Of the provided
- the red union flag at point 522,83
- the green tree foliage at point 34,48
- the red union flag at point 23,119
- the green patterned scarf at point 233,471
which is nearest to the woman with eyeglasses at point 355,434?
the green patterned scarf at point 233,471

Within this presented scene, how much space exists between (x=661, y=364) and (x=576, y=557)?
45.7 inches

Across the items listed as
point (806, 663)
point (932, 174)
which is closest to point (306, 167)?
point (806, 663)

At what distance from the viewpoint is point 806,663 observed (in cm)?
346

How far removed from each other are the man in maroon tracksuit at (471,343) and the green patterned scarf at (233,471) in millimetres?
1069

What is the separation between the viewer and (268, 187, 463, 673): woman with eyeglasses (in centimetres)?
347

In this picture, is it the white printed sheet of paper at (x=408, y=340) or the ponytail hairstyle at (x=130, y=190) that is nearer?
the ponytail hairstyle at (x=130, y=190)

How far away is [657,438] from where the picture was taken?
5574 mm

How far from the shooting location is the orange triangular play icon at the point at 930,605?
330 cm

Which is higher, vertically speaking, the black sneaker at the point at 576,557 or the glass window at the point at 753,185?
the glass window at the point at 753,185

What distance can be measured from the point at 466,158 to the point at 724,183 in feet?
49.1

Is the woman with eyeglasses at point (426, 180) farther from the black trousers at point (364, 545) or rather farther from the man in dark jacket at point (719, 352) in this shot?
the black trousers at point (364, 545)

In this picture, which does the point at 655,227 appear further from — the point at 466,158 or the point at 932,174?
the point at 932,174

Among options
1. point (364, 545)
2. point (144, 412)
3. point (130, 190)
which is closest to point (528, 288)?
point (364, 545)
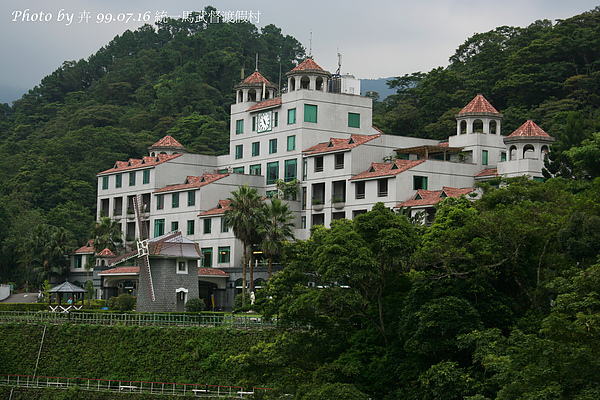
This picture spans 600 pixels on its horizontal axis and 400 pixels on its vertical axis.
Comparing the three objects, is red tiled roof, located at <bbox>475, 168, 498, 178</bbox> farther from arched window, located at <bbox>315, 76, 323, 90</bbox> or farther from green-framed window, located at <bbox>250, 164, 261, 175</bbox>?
════════════════
INSTRUCTIONS TO FOLLOW
Transcribe all entries above exactly. Drop the pictures.

REPLY TO THE TASK
Of the provided
- the red union flag at point 522,83
- the green tree foliage at point 34,48
- the red union flag at point 23,119
- the green patterned scarf at point 233,471
which is nearest to the woman with eyeglasses at point 355,434?
the green patterned scarf at point 233,471

Within this presented scene, how much space exists between (x=661, y=364) and (x=576, y=557)?
45.7 inches

Across the items listed as
point (806, 663)
point (932, 174)
which is closest to point (306, 167)?
point (806, 663)

At what distance from the viewpoint is point 806,663 observed (in cm)?
346

How far removed from each other are the man in maroon tracksuit at (471,343) and the green patterned scarf at (233,471) in millimetres?
1069

What is the separation between the viewer and (268, 187, 463, 673): woman with eyeglasses (in centimetres)?
347

In this picture, is it the white printed sheet of paper at (x=408, y=340) or the ponytail hairstyle at (x=130, y=190) that is nearer?
the ponytail hairstyle at (x=130, y=190)

How far away is [657,438] from where the picture was taken?
5574 mm

How far from the shooting location is the orange triangular play icon at the point at 930,605?
330 cm

Which is higher, vertically speaking, the black sneaker at the point at 576,557 or the glass window at the point at 753,185?
the glass window at the point at 753,185

What distance can be measured from the point at 466,158 to the point at 724,183 in feet?
49.1

Is the woman with eyeglasses at point (426, 180) farther from the black trousers at point (364, 545) or rather farther from the man in dark jacket at point (719, 352) in this shot?
the black trousers at point (364, 545)

In this picture, which does the point at 655,227 appear further from — the point at 466,158 or the point at 932,174?
the point at 932,174

Among options
1. point (364, 545)
2. point (144, 412)
3. point (130, 190)
which is closest to point (528, 288)?
point (364, 545)
This picture spans 600 pixels on its horizontal axis and 400 pixels on its vertical axis.
Comparing the three objects, is red tiled roof, located at <bbox>475, 168, 498, 178</bbox> farther from arched window, located at <bbox>315, 76, 323, 90</bbox> or farther from green-framed window, located at <bbox>250, 164, 261, 175</bbox>?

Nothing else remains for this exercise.